Dataset rows

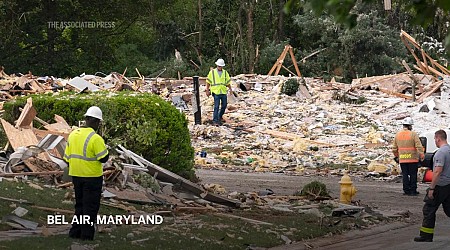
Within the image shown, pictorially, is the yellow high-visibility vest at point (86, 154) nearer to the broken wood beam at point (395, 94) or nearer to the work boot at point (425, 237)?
the work boot at point (425, 237)

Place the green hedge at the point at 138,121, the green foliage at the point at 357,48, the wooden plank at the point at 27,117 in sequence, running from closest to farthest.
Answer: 1. the wooden plank at the point at 27,117
2. the green hedge at the point at 138,121
3. the green foliage at the point at 357,48

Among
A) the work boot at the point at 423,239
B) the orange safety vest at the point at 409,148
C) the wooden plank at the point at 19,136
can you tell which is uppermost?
the wooden plank at the point at 19,136

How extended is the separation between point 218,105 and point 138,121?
12488mm

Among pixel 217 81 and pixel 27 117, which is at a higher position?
pixel 217 81

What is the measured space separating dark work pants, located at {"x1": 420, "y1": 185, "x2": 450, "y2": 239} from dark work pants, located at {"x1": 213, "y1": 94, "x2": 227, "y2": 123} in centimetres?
1576

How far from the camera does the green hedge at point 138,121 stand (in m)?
16.7

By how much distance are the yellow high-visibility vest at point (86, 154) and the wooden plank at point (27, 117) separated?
4.88 metres

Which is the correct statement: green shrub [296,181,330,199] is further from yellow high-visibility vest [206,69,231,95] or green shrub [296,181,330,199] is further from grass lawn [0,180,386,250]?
yellow high-visibility vest [206,69,231,95]

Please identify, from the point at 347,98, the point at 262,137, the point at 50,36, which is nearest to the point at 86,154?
the point at 262,137

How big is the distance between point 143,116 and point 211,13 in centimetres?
4100

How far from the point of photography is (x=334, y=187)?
790 inches

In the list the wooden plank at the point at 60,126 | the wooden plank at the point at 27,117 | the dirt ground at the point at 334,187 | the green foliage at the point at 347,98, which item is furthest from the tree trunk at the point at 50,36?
the wooden plank at the point at 60,126

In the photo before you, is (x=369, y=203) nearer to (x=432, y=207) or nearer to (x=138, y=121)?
(x=432, y=207)

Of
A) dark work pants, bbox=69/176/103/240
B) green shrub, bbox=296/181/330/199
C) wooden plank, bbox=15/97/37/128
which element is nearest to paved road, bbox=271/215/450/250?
green shrub, bbox=296/181/330/199
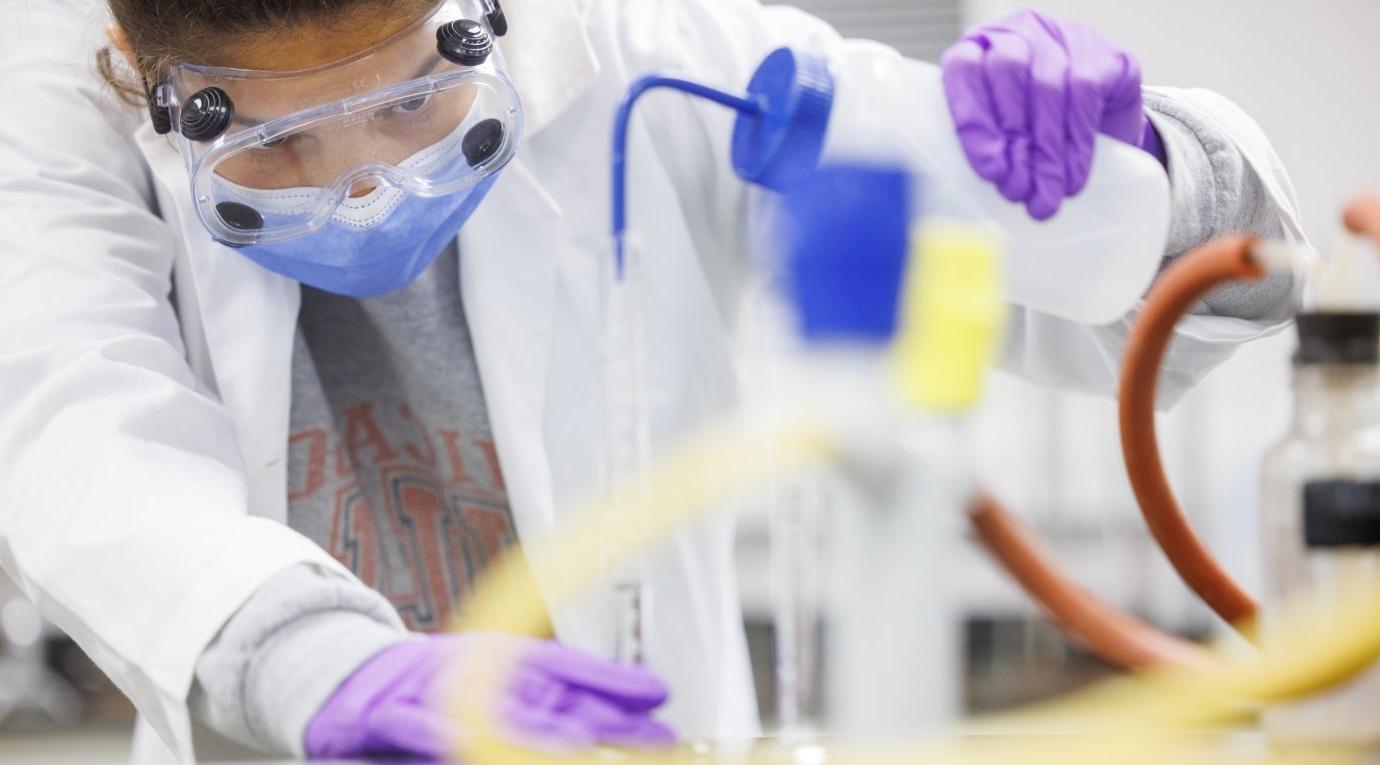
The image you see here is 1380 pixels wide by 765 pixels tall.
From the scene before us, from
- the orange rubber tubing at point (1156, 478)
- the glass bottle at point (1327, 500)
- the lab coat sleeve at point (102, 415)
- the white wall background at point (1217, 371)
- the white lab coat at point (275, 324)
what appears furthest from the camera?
the white wall background at point (1217, 371)

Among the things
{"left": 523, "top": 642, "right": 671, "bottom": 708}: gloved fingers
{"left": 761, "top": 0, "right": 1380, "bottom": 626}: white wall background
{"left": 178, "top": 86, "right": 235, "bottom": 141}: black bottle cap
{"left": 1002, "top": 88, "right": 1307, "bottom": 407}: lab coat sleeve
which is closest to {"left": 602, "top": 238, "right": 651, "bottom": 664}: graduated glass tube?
{"left": 523, "top": 642, "right": 671, "bottom": 708}: gloved fingers

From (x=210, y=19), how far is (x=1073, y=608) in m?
0.78

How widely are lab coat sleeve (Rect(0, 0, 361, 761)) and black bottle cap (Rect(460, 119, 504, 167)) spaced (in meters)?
0.31

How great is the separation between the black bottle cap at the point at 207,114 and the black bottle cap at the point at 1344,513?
84cm

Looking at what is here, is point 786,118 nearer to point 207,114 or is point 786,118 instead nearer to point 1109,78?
point 1109,78

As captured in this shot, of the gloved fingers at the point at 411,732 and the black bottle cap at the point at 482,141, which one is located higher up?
the black bottle cap at the point at 482,141

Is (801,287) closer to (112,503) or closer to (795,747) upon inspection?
(795,747)

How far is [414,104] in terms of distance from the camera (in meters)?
1.06

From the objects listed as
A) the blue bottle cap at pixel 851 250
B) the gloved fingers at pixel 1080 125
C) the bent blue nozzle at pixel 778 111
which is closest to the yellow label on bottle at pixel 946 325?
the blue bottle cap at pixel 851 250

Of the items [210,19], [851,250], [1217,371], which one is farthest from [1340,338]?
[1217,371]

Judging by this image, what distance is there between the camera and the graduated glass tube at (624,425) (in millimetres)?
721

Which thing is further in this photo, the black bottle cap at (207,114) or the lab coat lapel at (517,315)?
the lab coat lapel at (517,315)

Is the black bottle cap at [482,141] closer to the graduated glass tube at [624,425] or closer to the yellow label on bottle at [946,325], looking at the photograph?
the graduated glass tube at [624,425]

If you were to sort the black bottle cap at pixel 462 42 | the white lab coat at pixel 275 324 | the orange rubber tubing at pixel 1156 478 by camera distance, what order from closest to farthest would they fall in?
the orange rubber tubing at pixel 1156 478 < the white lab coat at pixel 275 324 < the black bottle cap at pixel 462 42
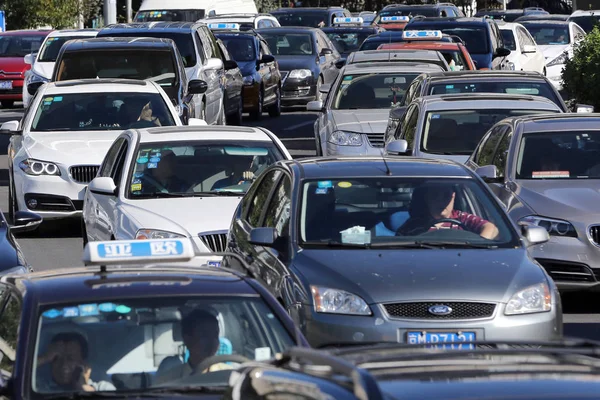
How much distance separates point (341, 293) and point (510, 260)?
1.09 metres

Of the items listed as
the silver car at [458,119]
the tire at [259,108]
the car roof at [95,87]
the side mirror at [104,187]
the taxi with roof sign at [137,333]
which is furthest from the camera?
the tire at [259,108]

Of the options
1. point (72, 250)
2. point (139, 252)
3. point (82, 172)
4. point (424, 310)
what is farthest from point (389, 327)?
point (82, 172)

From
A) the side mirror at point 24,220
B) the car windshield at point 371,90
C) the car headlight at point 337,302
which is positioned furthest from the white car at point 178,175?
the car windshield at point 371,90

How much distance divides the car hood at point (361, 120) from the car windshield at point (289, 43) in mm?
12227

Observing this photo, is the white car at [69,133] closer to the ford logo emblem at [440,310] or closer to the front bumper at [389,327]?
the front bumper at [389,327]

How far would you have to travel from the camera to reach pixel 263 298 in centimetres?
575

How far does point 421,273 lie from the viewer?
25.6 ft

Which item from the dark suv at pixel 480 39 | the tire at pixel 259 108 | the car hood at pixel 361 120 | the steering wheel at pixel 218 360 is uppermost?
the steering wheel at pixel 218 360

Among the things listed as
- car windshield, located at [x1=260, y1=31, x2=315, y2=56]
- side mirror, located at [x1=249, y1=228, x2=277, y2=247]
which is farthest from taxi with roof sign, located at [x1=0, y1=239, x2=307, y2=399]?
car windshield, located at [x1=260, y1=31, x2=315, y2=56]

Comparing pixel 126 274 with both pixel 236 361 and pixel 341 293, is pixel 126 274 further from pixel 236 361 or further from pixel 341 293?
pixel 341 293

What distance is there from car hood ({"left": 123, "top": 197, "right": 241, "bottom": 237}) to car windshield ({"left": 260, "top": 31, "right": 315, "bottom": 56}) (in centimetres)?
1976

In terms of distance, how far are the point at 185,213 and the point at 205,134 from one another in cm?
123

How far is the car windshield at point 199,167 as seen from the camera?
441 inches

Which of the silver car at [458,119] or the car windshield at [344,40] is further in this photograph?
the car windshield at [344,40]
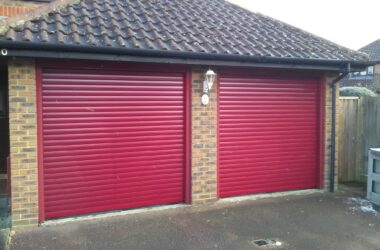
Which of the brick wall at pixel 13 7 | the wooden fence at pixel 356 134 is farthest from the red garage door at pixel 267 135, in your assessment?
the brick wall at pixel 13 7

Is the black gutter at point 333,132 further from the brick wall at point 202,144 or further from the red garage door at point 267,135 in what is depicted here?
the brick wall at point 202,144

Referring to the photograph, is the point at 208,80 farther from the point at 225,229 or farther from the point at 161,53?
the point at 225,229

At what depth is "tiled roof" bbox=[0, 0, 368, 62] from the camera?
5.36 metres

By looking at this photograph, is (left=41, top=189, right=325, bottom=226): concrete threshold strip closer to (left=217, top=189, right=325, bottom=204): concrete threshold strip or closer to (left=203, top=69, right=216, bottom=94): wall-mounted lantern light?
(left=217, top=189, right=325, bottom=204): concrete threshold strip

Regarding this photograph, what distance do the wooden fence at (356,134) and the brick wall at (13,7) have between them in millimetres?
7329

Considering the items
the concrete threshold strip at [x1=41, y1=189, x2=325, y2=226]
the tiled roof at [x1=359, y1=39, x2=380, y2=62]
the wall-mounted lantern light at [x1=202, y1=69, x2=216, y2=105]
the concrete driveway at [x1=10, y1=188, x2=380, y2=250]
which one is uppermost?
the tiled roof at [x1=359, y1=39, x2=380, y2=62]

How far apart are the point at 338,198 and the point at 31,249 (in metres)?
5.57

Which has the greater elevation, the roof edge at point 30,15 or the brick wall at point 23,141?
the roof edge at point 30,15

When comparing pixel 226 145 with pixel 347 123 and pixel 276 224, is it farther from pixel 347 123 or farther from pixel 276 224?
pixel 347 123

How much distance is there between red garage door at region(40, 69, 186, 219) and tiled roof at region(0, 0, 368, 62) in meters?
0.60

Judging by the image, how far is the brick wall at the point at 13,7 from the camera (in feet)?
23.3

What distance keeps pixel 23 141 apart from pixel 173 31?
3164mm

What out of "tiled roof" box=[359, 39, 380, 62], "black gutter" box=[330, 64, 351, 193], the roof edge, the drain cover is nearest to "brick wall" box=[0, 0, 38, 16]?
the roof edge

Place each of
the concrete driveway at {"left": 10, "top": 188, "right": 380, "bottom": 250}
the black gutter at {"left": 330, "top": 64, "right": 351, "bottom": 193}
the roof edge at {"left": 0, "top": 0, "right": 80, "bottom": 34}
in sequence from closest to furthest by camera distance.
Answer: the concrete driveway at {"left": 10, "top": 188, "right": 380, "bottom": 250}, the roof edge at {"left": 0, "top": 0, "right": 80, "bottom": 34}, the black gutter at {"left": 330, "top": 64, "right": 351, "bottom": 193}
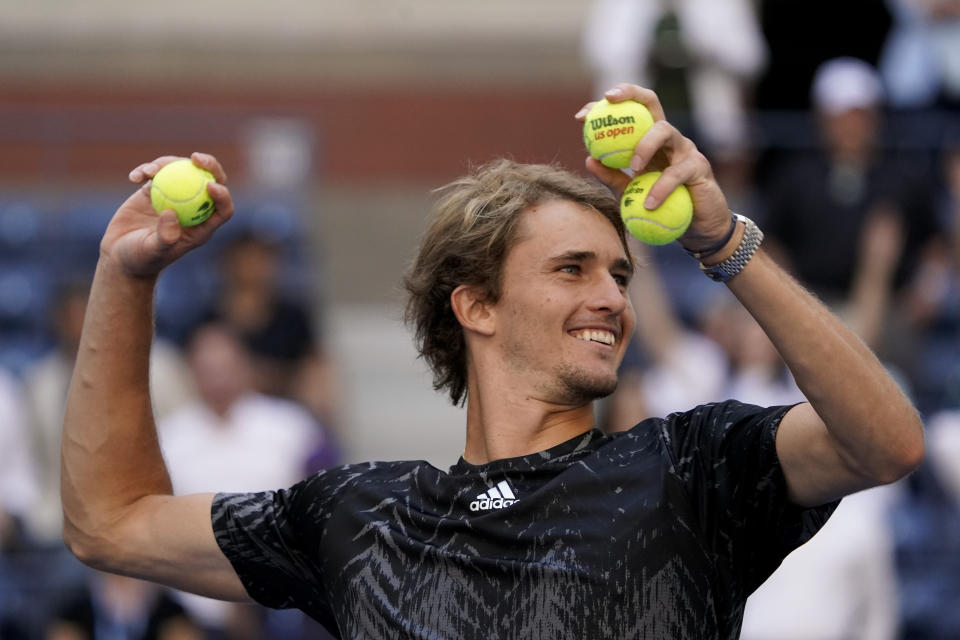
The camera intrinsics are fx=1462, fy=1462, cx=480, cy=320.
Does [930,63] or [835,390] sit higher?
[930,63]

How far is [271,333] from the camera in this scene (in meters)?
8.59

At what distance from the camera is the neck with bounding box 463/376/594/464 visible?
348 cm

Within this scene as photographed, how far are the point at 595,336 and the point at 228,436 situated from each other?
15.4 ft

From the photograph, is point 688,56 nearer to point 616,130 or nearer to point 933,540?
point 933,540

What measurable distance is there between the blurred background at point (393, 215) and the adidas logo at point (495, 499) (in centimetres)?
399

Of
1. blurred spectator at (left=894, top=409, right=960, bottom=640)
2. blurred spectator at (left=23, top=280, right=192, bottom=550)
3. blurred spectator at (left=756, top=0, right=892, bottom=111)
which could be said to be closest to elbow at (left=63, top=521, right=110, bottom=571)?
blurred spectator at (left=23, top=280, right=192, bottom=550)

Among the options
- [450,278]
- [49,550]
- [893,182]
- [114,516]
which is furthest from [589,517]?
[893,182]

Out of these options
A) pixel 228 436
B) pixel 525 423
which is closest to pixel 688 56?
pixel 228 436

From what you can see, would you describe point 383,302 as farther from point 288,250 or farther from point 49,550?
point 49,550

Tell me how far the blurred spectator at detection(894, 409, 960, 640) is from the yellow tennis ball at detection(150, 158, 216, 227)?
593cm

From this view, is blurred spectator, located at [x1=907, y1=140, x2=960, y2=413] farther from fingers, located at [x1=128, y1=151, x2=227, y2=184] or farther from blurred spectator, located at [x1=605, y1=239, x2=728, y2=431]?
fingers, located at [x1=128, y1=151, x2=227, y2=184]

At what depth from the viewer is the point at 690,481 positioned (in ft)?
10.5

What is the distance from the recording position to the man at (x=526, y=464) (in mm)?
2971

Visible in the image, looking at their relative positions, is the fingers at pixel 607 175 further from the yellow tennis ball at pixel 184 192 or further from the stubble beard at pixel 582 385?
the yellow tennis ball at pixel 184 192
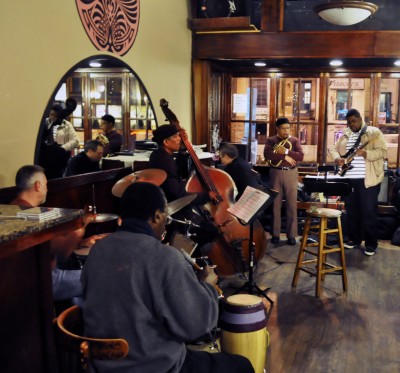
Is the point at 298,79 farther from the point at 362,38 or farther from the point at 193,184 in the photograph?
the point at 193,184

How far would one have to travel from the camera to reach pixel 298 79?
7.47m

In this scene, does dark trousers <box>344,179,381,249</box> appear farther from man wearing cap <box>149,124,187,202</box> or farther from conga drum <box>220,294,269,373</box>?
conga drum <box>220,294,269,373</box>

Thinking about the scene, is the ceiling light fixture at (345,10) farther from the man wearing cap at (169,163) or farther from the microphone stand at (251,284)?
the microphone stand at (251,284)

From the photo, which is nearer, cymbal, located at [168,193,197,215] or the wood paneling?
cymbal, located at [168,193,197,215]

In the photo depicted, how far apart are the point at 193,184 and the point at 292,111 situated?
3601 mm

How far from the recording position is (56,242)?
2.66m

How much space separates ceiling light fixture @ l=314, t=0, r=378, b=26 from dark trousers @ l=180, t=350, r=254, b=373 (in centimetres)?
359

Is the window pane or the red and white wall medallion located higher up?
the red and white wall medallion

→ **WHAT NEEDS TO BE DONE**: Begin with the line that contains "Thinking about the" and end with the last line of the records; set down every line in that span exactly, and nothing else.

→ **ANSWER TO THIS PROBLEM**:
Thinking about the scene, is the ceiling light fixture at (345,10) farther from the man wearing cap at (169,163) or farther from the microphone stand at (251,284)?
the microphone stand at (251,284)

From the photo, which is nearer, cymbal, located at [168,193,197,215] or the wood paneling?
cymbal, located at [168,193,197,215]

In the photo depicted, how far apart are the point at 193,184 and the point at 292,111 situated?
3601 mm

How far from the recording position is (56,242)?
2.66m

How much space separates ceiling light fixture @ l=314, t=0, r=378, b=26 from dark trousers @ l=180, t=350, r=254, b=373 (in centimetres)?
359

Is the window pane or the red and white wall medallion located higher up?
the red and white wall medallion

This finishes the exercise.